Segundo o relatório, esses empresários atuavam como permissionários de linhas rurais no DF. Ao todo, o prejuízo estimado nas contas públicas é de R$ 80 milhões.

O valor é referente a uma suposta fraude no uso de créditos de vale-transporte em linhas operadas por 28 permissionários que atendem as áreas rurais de Brazlândia, Paranoá, Sobradinho, Lago Oeste, Planaltina e Gama. As investigações foram batizadas como operação Trickster.

O DFTrans afirmou que do total de pessoas apontadas como suspeitas de fraudar o sistema nos últimos quatro anos, 16 já foram afastadas. Os outros 12 permissionários seguem operando as linhas, pelo menos, até novembro. Estes 12, somados, teriam desviado R$ 37 milhões.
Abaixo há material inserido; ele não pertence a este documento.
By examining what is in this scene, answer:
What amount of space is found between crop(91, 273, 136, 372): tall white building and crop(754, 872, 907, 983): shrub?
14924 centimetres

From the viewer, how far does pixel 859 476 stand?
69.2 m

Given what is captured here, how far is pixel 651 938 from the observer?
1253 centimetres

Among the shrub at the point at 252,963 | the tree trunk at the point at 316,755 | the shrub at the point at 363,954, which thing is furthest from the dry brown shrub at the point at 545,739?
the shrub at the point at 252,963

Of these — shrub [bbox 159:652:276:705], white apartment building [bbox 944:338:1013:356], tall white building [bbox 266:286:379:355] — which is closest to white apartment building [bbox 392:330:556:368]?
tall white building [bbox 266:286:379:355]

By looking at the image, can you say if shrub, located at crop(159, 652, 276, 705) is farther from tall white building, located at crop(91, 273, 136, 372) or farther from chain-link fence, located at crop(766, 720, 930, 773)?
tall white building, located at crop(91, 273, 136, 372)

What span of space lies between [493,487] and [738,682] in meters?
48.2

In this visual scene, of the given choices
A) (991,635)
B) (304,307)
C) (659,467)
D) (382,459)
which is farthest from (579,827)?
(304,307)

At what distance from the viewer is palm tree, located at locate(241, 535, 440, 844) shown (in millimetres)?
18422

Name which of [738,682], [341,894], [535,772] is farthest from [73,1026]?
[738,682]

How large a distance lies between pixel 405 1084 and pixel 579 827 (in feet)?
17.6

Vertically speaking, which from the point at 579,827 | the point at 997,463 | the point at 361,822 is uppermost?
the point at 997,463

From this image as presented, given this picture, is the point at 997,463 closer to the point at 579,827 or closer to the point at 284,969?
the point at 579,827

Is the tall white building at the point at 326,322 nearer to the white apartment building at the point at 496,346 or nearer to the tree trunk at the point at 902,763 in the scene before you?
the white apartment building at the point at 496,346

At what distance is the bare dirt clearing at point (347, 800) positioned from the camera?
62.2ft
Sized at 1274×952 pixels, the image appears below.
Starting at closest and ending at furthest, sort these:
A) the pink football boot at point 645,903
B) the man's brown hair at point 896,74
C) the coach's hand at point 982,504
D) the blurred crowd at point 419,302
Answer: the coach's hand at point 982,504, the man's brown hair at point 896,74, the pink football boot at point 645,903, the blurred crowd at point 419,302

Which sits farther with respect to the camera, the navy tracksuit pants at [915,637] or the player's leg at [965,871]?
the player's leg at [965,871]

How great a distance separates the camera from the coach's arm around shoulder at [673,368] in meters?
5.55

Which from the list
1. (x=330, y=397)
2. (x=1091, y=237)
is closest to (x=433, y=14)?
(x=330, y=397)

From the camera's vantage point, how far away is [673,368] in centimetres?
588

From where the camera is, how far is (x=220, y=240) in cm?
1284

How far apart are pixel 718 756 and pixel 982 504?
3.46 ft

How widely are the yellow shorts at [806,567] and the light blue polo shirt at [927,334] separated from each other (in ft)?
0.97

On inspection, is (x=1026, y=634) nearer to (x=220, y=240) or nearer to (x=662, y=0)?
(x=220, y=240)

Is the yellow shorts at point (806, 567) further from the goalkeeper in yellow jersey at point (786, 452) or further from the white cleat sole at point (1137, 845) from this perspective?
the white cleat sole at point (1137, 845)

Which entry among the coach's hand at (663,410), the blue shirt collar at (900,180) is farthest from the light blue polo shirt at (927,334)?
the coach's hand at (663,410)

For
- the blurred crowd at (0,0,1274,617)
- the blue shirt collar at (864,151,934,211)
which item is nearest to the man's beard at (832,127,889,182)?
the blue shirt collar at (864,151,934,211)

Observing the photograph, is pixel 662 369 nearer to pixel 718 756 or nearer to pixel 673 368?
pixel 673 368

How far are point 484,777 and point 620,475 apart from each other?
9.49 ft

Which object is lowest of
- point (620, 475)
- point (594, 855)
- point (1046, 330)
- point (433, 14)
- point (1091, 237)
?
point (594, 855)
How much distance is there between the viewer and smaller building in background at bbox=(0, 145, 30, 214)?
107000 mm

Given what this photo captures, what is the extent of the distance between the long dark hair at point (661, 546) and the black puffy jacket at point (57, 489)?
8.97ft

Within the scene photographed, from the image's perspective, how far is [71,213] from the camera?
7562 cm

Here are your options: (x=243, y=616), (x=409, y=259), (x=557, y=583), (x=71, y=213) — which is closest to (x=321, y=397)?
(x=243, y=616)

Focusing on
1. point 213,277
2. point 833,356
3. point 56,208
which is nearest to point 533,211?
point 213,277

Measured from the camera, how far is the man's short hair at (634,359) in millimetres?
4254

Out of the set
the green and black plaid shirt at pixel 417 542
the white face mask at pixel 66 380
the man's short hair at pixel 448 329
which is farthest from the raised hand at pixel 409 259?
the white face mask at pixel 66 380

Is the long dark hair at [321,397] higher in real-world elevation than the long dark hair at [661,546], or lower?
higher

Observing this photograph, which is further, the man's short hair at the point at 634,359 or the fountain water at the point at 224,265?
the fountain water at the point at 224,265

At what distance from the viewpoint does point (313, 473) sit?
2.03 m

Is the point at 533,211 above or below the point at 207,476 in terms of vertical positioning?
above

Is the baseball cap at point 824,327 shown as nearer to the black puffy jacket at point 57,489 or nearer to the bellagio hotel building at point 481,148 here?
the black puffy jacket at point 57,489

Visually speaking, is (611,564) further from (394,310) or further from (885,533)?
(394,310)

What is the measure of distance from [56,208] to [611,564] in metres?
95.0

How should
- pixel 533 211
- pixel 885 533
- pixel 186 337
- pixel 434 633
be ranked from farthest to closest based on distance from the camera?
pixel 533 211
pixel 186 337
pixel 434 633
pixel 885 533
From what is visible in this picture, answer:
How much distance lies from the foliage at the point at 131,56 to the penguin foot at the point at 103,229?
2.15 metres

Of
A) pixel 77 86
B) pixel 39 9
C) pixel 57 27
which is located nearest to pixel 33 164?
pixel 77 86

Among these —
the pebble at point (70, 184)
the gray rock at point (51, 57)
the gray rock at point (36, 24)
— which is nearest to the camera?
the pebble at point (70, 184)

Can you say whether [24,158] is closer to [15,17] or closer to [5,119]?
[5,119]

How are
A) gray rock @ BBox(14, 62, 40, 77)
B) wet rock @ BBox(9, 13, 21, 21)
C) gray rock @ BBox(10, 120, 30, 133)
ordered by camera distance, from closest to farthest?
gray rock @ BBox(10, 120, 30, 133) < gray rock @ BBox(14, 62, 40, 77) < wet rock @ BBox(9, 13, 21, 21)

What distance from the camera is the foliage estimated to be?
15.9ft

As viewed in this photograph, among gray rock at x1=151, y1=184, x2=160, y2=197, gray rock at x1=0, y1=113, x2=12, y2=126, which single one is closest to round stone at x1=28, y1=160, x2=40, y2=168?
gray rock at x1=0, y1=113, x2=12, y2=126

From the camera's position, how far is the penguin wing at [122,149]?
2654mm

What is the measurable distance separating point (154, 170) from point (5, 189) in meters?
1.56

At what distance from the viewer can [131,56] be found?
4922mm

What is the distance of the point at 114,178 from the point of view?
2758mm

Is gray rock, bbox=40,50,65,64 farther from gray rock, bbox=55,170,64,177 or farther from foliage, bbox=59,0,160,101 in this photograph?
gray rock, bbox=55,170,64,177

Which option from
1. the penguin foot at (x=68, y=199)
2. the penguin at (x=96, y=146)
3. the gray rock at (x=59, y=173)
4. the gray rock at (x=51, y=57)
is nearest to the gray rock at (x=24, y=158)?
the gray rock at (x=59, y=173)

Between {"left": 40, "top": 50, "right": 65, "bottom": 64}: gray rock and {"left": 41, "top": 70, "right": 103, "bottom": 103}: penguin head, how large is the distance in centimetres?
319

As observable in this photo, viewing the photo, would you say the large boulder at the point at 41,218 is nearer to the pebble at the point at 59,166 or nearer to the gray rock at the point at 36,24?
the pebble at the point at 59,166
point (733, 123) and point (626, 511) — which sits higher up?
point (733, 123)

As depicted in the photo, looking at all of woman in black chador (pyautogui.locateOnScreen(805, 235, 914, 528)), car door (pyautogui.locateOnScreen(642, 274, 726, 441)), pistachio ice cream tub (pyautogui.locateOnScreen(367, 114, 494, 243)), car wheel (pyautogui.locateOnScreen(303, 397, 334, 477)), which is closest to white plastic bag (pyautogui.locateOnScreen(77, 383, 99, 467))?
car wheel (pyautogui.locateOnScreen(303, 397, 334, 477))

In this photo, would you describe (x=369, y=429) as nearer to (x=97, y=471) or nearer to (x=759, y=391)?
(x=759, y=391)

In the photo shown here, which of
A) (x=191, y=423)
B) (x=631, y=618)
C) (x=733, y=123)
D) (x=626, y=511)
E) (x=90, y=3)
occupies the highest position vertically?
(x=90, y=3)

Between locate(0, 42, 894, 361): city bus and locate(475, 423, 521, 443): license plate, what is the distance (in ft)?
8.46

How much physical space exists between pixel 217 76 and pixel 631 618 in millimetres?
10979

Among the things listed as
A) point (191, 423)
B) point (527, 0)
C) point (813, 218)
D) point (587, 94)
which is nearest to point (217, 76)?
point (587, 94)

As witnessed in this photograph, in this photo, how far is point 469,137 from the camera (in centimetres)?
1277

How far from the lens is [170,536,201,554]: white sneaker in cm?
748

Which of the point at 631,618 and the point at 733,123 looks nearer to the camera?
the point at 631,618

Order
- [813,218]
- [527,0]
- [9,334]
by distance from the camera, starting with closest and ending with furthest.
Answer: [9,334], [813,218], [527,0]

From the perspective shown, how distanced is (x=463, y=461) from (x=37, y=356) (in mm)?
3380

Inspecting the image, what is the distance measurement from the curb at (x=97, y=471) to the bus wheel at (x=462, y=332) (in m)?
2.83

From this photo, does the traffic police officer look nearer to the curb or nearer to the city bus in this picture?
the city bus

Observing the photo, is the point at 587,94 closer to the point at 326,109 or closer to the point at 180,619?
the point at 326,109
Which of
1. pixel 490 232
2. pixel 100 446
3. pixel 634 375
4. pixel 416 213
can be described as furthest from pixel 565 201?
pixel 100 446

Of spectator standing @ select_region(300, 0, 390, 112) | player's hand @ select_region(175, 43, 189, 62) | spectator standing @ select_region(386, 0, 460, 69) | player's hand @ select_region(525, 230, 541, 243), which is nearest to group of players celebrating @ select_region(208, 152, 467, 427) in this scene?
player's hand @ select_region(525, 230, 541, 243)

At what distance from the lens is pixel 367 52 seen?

O diretor-geral do DFTrans, Marcos Tadeu de Andrade, diz que uma tomada de contas já está em andamento na Controladoria-Geral do DF para reaver o valor desviado. "Nossa expectativa é recuperar o máximo que nós pudermos em relação a esses montantes. A gente reconhece que não é um procedimento fácil de ser feito", diz.

Na tentativa de resgatar esses milhões, o órgão passou a reter, desde março, 30% do faturamento dos 12 permissionários que continuam na ativa. Desde então, R$ 1,35 milhão voltou aos cofres do DFTrans. A quantia representa 16,8% do total de R$ 80 milhões desviados.

Os empresários apontados como suspeitos de fraudes são responsáveis por 13 linhas em áreas rurais do DF. Após as investigações, o DFTrans tomou a frente para promover a substituição dos permissionários. As linhas foram assumidas em 4 de agosto por empresas convencionais, que já faziam o transporte nessas cidades.

Em relação ao tempo de afastamento dos empresários suspeitos que continuam na ativa, o gestor do DFTrans afirma que eles seguem vinculados ao órgão pelos próximos meses, já que "não dá para tirar todos de uma vez só".

"Várias áreas do DF seriam prejudicadas sem a prestação do transporte coletivo. Então, a medida que nós estamos adotando é racional, e usando a racionalidade como um dos fundamentos para as medidas adotadas pelo DFTrans."